A Associação Saúde Sem Limites fica numa casa simples na mesma rua onde se encontra a grande maloca da Foirn, em São Gabriel da Cachoeira. O coordenador local do projeto de "medicina tradicional" é o tucano Maximiliano Corrêa Menezes, 42.
Sua função, e a do projeto, é capacitar recursos humanos que chegam de fora e que vão trabalhar com os índios mata adentro. Outra função é apoiar e valorizar a cultura dos povos indígenas. Nessa empreitada, a associação está trabalhando como Cerci, Centro de Estudo e Revitalização da Cultura Indígena de Iaureté.
A missão é imensa. Recuperar valores, línguas, mitologias, música, crenças, costumes. "Tudo que desapareceu nos cem anos da presença missionária e que estava adormecido", diz Menezes.
São eles que estão ordenando o vasto material -colhido nos quatro "encontros de pajés" ocorridos nos últimos anos- para que seja transformado em referência didática para as escolas indígenas. "Por enquanto, são apenas imensos relatórios", diz.
Na sala ao lado, fone no ouvido, gravador ligado, está o tucano Alfredo Fontes, 53, alfabetizado em português, tucano e baniwa.
****
- **TAREFAS DO EXERCÍCIO**
a - Diga se cada afirmação concorda com o texto sobre a Associação Saúde Sem Limites. Responda sim ou não e cite as palavras do texto que decidem. (i) A associação fica na mesma rua da maloca da Foirn. (ii) Maximiliano Corrêa Menezes tem 53 anos. (iii) O material dos encontros de pajés já está pronto como referência didática para as escolas indígenas.
b - Responda com base no texto sobre a Associação Saúde Sem Limites:
(i) Em que cidade fica a associação?
(ii) Quantos encontros de pajés forneceram o material colhido?
(iii) Em que línguas Alfredo Fontes é alfabetizado?
c - Prossiga com o texto sobre a Associação Saúde Sem Limites a partir da última frase apresentada.
Os registros vêm de outra fonte.

[Itens armazenados]
****
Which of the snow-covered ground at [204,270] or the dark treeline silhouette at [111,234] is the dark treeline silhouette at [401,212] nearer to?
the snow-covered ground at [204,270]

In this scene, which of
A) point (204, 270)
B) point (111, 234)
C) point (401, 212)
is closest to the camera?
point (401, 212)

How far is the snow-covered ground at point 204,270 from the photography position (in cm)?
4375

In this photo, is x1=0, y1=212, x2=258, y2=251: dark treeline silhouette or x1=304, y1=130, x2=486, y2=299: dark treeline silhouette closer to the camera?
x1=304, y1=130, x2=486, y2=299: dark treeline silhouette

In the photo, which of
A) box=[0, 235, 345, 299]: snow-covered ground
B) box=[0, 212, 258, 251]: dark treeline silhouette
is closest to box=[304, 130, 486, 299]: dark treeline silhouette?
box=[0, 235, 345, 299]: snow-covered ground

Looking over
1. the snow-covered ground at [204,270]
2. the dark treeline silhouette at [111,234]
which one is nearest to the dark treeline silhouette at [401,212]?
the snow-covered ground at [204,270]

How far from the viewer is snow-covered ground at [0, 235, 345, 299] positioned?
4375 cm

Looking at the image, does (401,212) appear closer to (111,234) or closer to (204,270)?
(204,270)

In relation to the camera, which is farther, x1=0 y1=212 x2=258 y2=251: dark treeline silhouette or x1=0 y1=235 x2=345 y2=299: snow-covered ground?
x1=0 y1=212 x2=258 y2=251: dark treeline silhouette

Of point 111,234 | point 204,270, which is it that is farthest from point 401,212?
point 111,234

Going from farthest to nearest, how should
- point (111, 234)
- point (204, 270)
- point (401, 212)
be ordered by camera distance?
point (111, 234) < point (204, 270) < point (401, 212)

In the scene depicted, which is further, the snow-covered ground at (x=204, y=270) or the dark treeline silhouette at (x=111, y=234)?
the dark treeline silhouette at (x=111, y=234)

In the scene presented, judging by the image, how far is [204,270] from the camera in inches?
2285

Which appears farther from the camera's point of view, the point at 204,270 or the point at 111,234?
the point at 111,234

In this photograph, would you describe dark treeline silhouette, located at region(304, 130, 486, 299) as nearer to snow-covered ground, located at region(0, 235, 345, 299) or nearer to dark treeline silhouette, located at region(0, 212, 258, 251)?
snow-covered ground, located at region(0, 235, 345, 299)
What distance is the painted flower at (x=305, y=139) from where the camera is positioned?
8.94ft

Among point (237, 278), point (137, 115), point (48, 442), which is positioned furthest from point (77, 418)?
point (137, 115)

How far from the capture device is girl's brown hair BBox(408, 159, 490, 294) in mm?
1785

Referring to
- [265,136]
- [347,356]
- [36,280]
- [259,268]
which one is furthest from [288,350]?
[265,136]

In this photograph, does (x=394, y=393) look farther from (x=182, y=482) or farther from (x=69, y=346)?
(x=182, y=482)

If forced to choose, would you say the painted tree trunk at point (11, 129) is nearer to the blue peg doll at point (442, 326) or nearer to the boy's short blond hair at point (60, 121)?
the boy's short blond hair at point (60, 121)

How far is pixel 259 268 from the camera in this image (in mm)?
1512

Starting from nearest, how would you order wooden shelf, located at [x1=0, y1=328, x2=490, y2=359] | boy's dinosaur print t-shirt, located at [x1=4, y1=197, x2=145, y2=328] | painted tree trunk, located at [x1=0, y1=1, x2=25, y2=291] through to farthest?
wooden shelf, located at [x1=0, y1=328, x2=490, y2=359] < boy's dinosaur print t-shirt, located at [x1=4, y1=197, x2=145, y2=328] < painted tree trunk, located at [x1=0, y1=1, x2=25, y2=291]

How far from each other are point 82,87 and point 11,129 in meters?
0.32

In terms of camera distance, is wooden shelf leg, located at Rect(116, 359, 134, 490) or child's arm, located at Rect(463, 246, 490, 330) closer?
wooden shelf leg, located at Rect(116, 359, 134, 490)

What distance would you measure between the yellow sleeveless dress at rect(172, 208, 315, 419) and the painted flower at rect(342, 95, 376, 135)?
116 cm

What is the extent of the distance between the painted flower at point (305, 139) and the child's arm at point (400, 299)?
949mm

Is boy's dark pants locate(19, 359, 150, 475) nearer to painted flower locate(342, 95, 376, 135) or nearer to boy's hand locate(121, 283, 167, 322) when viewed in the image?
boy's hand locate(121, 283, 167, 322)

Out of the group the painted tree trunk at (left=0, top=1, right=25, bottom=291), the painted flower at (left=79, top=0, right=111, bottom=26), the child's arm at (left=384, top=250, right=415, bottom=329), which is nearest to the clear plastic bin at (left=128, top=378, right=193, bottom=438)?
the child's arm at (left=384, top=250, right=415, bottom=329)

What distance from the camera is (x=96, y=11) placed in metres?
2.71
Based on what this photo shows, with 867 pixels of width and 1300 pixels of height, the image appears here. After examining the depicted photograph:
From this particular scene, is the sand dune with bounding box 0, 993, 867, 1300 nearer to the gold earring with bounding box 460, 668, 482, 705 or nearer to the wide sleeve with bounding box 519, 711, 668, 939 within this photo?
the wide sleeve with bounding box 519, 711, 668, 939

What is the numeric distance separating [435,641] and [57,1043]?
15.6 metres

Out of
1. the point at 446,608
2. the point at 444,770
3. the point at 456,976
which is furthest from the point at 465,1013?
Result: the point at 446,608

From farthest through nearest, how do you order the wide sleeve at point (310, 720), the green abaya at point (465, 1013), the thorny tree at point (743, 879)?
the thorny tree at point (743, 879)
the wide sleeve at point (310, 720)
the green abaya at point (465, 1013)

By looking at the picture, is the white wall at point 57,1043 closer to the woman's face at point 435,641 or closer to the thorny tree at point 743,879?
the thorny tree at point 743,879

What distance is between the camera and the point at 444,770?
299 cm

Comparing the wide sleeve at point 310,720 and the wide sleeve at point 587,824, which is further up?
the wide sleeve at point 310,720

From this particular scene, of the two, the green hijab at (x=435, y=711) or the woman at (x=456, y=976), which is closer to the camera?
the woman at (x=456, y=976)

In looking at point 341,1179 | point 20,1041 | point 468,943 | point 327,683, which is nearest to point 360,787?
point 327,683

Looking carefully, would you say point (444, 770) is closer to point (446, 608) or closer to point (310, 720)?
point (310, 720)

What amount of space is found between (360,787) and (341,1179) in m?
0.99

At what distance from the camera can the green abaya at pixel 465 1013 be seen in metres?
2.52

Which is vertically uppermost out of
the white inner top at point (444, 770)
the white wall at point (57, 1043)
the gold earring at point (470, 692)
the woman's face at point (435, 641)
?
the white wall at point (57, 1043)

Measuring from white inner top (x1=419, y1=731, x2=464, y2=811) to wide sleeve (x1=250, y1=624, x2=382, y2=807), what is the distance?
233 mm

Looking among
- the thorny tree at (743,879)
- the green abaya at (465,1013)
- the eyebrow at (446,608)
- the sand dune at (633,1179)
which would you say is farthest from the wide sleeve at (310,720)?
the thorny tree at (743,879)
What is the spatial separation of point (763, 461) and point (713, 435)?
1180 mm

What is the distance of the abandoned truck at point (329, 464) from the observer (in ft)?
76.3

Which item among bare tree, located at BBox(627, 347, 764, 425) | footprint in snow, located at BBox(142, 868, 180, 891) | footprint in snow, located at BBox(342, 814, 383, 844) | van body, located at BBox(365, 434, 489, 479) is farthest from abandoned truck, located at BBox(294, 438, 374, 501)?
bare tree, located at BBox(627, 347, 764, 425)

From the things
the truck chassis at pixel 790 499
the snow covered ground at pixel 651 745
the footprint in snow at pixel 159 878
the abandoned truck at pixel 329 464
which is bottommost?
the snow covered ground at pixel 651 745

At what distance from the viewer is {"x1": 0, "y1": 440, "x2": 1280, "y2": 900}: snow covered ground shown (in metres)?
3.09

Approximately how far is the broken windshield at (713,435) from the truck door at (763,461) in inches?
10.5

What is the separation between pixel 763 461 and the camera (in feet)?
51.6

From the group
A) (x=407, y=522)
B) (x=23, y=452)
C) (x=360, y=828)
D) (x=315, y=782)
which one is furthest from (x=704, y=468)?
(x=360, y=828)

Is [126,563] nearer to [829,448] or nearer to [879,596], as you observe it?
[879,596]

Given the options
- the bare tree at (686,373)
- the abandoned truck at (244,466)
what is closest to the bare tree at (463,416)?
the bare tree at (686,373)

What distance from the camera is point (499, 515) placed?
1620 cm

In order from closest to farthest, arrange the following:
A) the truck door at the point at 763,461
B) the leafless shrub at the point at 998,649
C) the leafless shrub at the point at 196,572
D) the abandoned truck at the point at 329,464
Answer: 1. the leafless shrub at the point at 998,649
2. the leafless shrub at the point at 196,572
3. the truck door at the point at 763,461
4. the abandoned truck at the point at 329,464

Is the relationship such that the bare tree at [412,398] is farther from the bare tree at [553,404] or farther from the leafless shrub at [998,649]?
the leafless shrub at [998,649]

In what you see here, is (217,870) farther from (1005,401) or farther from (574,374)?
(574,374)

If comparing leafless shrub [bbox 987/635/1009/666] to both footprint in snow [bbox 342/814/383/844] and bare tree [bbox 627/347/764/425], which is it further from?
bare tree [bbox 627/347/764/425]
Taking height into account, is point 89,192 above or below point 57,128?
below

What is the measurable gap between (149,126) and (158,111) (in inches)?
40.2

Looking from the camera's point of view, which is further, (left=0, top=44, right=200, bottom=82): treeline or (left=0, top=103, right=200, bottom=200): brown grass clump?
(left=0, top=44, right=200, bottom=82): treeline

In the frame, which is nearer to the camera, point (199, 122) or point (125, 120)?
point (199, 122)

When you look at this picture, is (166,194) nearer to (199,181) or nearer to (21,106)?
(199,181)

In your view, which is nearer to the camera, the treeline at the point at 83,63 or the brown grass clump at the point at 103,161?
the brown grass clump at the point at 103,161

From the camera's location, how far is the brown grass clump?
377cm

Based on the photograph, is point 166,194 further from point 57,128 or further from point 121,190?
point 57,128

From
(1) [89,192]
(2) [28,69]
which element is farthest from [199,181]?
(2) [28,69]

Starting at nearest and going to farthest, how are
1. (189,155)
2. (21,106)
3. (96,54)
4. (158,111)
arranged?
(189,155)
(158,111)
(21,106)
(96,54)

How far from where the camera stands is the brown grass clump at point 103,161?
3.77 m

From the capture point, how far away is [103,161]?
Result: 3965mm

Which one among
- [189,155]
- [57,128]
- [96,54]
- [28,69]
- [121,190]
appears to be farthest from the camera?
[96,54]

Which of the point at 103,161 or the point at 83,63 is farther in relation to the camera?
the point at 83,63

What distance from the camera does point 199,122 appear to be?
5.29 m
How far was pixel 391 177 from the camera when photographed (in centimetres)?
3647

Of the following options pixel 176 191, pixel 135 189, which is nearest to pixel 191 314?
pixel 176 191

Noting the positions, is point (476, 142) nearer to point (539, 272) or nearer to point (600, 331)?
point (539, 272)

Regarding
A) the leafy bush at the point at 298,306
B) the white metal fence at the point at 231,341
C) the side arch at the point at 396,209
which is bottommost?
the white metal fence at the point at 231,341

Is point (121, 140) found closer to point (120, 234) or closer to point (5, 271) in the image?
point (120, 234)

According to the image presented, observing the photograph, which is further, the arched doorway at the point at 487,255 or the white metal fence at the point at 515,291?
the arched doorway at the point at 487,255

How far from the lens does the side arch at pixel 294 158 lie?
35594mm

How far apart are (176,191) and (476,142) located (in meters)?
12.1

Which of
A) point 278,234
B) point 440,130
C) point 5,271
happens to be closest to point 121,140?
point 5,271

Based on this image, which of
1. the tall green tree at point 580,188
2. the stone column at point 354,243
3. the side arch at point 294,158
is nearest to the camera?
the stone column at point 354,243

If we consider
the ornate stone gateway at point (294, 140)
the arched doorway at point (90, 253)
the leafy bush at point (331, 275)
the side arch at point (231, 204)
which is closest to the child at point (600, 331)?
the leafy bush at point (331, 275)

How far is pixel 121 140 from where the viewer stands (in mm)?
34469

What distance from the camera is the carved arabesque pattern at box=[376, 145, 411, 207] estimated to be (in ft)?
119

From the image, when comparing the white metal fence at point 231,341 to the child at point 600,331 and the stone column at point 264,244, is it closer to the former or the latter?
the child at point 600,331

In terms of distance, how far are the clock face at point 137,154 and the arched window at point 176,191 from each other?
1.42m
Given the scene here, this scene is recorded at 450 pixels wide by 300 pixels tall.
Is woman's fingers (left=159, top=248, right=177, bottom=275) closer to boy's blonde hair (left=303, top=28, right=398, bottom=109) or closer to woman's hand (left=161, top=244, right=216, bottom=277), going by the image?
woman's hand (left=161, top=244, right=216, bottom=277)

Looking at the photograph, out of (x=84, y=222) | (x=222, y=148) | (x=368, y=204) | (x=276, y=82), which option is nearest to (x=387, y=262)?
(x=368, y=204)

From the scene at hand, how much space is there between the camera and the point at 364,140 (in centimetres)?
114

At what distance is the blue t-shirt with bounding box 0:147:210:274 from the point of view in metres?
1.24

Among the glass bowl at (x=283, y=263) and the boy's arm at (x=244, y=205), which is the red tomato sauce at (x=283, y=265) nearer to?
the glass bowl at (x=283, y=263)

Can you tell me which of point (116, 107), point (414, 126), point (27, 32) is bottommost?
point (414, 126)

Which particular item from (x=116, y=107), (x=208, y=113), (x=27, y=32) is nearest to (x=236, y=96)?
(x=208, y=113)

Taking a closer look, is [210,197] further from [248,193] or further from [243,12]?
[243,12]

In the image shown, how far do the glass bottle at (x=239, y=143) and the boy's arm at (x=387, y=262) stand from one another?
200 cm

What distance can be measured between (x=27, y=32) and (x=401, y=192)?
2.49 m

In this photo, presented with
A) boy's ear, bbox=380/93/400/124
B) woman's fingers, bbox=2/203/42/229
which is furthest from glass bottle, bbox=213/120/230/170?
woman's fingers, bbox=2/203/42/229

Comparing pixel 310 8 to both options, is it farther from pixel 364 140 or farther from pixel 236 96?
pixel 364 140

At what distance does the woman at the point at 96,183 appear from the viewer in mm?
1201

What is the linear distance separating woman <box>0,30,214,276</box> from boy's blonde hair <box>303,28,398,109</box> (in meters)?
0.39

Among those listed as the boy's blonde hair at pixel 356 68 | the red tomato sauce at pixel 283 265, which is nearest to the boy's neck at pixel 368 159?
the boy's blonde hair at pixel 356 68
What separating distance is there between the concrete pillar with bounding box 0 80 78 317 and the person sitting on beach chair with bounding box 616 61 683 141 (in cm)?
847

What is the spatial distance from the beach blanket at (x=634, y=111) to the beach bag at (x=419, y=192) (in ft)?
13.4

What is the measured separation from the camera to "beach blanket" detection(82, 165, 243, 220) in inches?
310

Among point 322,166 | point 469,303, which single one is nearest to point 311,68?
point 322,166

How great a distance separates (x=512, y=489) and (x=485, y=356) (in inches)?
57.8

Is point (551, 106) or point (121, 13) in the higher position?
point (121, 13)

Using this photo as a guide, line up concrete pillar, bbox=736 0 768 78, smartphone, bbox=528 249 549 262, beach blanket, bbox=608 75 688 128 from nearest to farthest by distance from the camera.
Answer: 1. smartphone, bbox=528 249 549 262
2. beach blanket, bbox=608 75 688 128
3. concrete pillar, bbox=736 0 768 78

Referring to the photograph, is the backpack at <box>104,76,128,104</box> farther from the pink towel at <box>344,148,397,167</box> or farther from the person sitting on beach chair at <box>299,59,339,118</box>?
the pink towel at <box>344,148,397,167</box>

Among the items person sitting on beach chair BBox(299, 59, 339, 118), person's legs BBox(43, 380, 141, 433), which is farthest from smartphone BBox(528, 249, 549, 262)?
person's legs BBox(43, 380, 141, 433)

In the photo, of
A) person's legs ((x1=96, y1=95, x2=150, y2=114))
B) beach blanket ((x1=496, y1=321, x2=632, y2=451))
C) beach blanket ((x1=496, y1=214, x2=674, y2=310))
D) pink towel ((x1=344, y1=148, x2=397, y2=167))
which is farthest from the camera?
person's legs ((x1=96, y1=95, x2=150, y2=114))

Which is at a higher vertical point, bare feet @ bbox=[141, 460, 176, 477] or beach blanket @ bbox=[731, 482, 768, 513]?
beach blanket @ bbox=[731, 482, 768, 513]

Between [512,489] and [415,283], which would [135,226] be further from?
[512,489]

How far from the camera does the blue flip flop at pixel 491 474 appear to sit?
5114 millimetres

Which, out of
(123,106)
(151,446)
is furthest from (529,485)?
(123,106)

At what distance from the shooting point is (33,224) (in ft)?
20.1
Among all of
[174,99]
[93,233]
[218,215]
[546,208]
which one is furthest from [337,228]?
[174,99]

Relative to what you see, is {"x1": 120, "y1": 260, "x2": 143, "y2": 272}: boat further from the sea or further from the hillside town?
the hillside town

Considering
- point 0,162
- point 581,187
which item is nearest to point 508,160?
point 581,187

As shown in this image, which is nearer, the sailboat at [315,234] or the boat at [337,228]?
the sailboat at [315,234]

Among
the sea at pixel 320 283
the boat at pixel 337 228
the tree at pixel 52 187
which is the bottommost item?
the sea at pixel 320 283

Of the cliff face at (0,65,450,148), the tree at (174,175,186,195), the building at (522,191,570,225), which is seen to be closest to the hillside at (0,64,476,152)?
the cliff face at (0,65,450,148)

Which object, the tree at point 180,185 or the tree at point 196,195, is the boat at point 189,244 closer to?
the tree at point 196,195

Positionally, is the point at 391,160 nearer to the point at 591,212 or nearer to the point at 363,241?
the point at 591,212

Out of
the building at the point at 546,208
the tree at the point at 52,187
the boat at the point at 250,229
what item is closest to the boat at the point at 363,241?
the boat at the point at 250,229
****
- **RESPOSTAS**
a -
(i) Sim: "fica numa casa simples na mesma rua onde se encontra a grande maloca da Foirn"
(ii) Não: "o tucano Maximiliano Corrêa Menezes, 42"
(iii) Não: "Por enquanto, são apenas imensos relatórios"

b -
(i) São Gabriel da Cachoeira.
(ii) Quatro.
(iii) Português, tucano e baniwa.

c -
Raro conhecedor das línguas e dos costumes da região, ele passa os dias traduzindo longas conversas gravadas com "curadores" de aldeias ao longo do rio Içana, copiando no computador. "Não sou benzedor, eu só transcrevo", diz Alfredo Fontes.

Rituais
A fala que está ouvindo atualmente e traduzindo para o tucano é um longo ritual de "fechamento de corpo". Em muitas etapas, o kumu vai mentalizando cada grupo de animais peçonhentos, como as formigas de fogo, os escorpiões, os marimbondos, as cobras venenosas.
Depois de "macerar" cada grupo, ele vai "retirando o veneno", num ritual demorado que é "capaz" de devolver a energia e a força ao paciente que está sendo "benzido". Até que, ao final, ele será preso num cercado invisível, onde as forças do mal não poderão entrar.
Os sumos e leites da natureza vão lhe garantir a energia física e mental e um grande poder de concentração para enfrentar seus inimigos. Nas suas mais de 50 longas anotações, estão rituais para proteger as meninas que entram na primeira menstruação -"e que ficam mais fracas para as doenças"- e até benzimentos para os bebês recém-nascidos. "Há também benzimentos para mulher achar marido e marido achar mulher", ele conta.

Tradição revivida
Assim que essas histórias "virarem" livros, e eles chegarem até as aldeias de onde foram coletadas, os meninos índios saberão o que seus avós contavam a seus pais.
É um elo que estava quase perdido e que começa a ser recuperado com o projeto.